(Exercise aim): The required answer is a copy of each line in the entries below that includes "States".

(Data supplied):
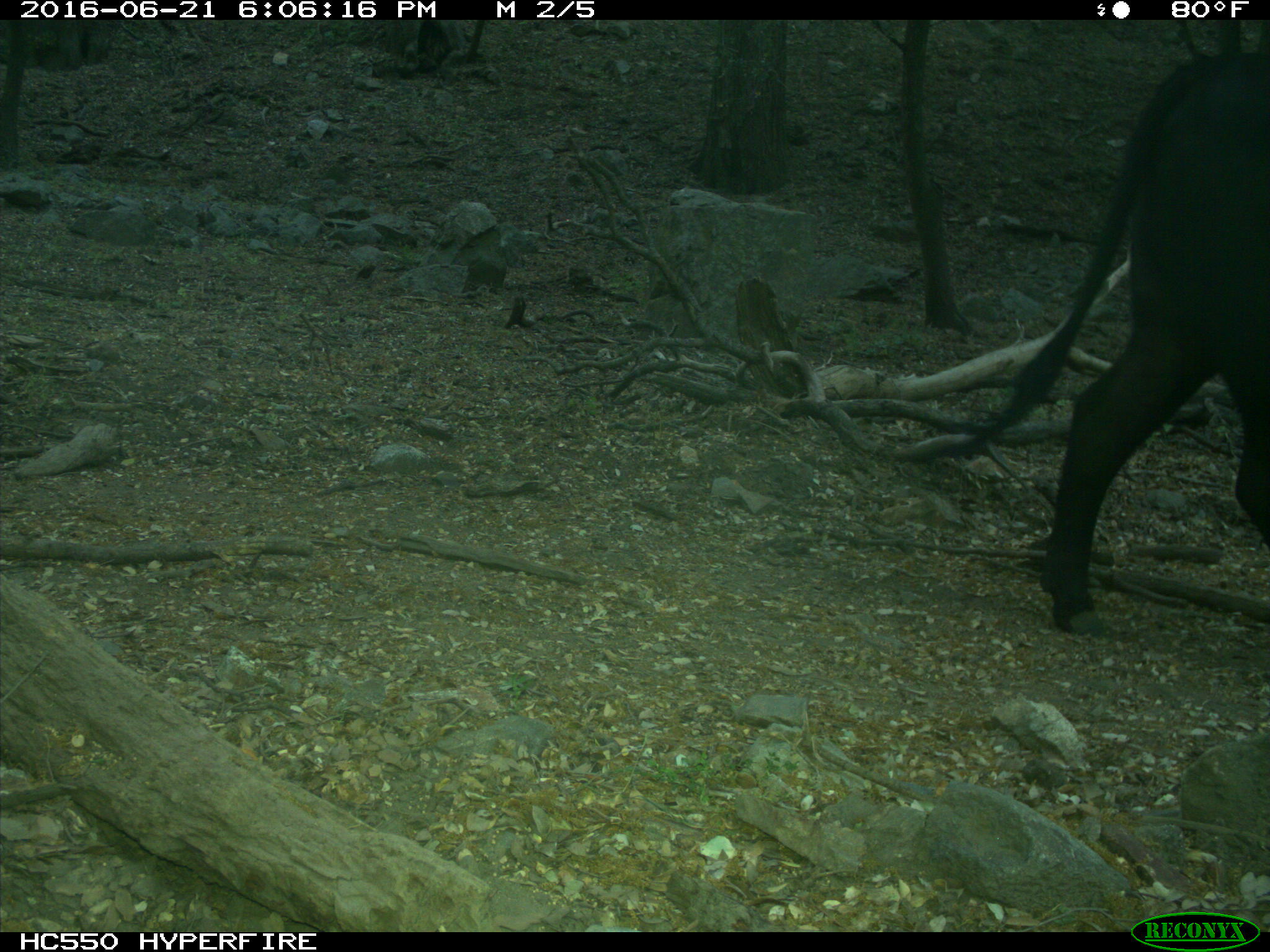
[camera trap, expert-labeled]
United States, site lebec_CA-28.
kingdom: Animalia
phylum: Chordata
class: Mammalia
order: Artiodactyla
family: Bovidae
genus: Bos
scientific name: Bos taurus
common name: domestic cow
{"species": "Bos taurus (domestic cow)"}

--

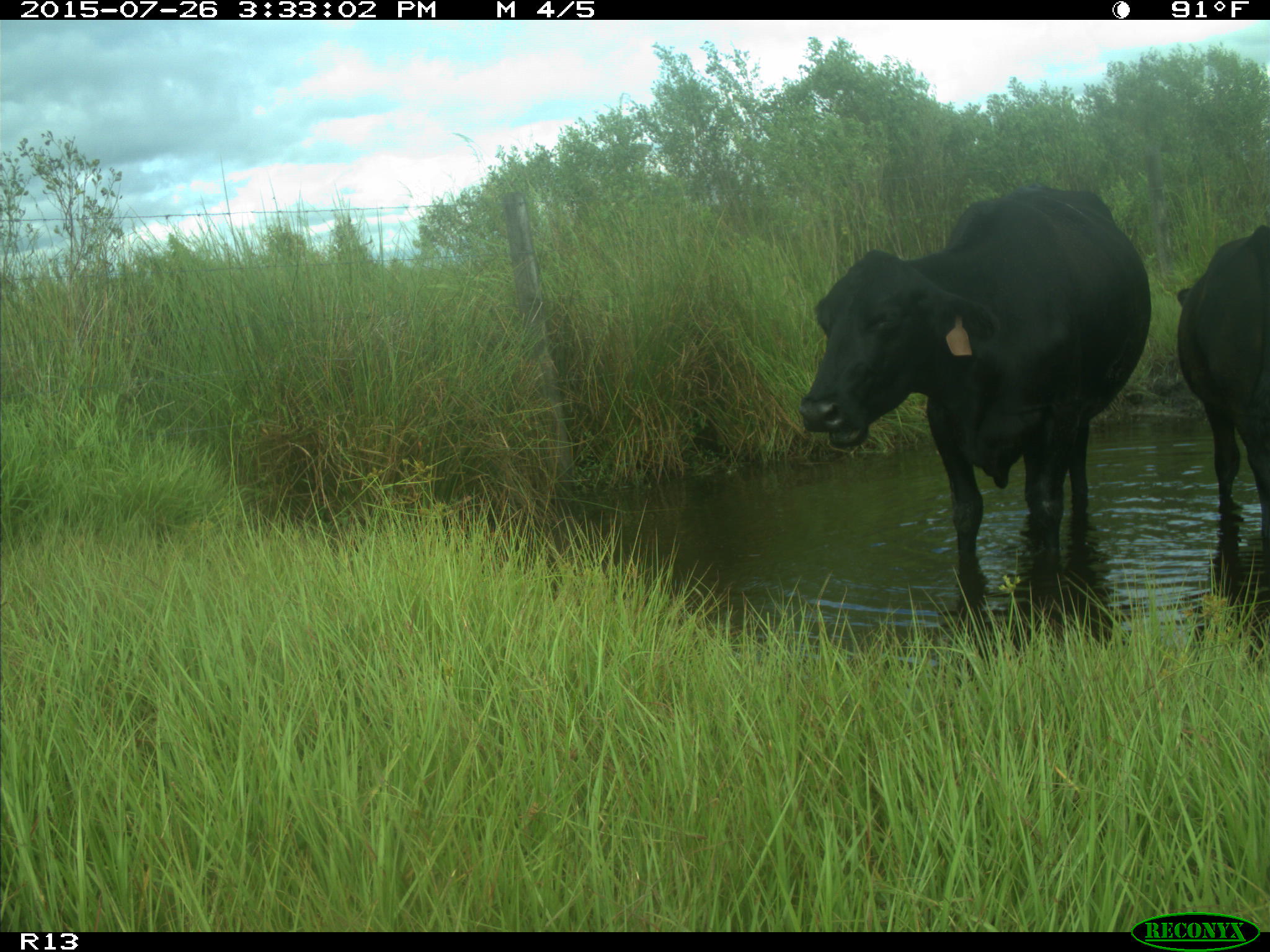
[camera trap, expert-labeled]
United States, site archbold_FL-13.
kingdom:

(The answer):
United States, site lebec_CA-28.
United States, site archbold_FL-13.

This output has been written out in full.